Anche la salute mentale è stata colpita

La mancanza di carburante danneggia la salute in molti modi. Le persone con riscaldamento o isolamento insufficienti possono ricorrere a riscaldatori aggiuntivi, “che possono causare un notevole inquinamento interno e rappresentare un pericolo reale se utilizzati frequentemente piuttosto che occasionalmente”, sostiene Mickaël Ehrminger. “Cattive condizioni di riscaldamento possono anche essere associate a umidità elevata e muffe che possono essere dannose per la salute, in particolare per il sistema respiratorio”, aggiunge.
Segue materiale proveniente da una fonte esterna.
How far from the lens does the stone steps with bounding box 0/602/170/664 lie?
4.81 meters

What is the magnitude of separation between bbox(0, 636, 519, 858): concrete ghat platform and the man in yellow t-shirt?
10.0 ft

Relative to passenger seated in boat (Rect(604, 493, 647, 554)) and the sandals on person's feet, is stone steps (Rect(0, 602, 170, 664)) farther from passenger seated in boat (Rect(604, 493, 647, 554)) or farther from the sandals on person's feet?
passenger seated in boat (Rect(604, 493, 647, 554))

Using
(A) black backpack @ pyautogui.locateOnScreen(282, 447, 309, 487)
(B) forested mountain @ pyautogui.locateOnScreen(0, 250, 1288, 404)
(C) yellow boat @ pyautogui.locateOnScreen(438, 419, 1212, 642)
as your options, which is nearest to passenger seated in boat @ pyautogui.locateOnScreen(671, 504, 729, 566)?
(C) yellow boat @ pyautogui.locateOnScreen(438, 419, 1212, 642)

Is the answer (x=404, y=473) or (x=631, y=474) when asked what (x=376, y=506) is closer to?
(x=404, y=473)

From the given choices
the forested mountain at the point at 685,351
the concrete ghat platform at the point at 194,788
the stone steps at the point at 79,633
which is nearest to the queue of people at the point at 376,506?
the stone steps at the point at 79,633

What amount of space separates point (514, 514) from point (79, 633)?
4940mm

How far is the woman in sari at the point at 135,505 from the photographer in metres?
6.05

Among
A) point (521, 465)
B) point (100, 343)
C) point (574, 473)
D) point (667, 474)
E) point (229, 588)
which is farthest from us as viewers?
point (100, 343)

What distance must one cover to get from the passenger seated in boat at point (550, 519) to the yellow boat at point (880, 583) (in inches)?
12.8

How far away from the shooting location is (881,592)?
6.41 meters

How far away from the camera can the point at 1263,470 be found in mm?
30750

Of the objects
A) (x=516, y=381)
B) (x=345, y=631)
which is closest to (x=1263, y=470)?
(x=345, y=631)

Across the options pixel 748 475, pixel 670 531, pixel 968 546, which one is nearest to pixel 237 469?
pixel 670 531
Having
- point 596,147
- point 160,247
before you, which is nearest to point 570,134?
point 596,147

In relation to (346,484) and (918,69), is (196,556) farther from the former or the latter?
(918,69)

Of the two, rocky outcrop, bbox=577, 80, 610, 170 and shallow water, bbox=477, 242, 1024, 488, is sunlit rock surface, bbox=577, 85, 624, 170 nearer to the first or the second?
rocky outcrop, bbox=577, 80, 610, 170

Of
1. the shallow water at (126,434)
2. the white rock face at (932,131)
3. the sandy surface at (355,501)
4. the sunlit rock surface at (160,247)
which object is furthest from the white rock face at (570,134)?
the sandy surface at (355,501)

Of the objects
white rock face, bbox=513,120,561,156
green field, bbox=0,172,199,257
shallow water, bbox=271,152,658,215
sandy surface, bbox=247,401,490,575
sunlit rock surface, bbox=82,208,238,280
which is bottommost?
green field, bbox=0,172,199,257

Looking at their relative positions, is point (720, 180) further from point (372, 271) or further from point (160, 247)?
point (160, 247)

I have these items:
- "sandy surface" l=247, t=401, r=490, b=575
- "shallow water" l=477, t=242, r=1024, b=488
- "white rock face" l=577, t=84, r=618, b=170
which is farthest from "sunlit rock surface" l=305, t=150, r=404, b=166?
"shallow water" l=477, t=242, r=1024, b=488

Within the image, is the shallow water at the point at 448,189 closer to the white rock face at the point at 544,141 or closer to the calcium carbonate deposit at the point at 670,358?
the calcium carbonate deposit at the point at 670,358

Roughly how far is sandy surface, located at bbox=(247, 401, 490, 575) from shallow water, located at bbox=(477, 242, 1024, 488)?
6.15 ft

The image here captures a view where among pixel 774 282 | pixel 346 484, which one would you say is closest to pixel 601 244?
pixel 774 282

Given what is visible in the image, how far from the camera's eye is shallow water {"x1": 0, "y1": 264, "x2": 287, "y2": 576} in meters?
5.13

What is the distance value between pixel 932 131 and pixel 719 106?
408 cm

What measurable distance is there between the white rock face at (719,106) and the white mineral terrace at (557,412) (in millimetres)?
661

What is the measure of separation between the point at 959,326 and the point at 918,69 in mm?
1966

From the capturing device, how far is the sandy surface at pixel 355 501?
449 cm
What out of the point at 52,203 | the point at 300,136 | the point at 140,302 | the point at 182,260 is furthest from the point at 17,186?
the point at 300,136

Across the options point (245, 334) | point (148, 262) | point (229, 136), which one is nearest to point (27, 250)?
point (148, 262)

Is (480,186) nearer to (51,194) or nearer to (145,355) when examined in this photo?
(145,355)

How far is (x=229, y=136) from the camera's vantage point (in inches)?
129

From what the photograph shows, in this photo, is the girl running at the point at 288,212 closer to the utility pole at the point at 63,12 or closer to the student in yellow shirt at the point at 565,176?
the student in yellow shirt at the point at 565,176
Ci sono anche effetti negativi sulla salute mentale. Gli studi in corso mostrano che le vittime della carenza di carburante consumano tre o quattro volte più psicofarmaci rispetto alla popolazione media, osserva Regis Largillie. Oltre alle conseguenze del freddo, c’è la vergogna della muffa o delle abitazioni congelate, che spinge a non invitare nessuno nella propria casa: “Questo porta a una rottura sociale con i propri cari e familiari, l’isolamento responsabile della scarsa cura, ma anche depressione, solitudine, ecc.», sostiene l’esperto.

l’instabilità uccide

Da parte sua, «una temperatura fastidiosa può peggiorare il sonno, de facto indebolire il sistema immunitario, causare stress, irritabilità e talvolta forti disturbi psicologici, e persino avere conseguenze sociali e lavorative».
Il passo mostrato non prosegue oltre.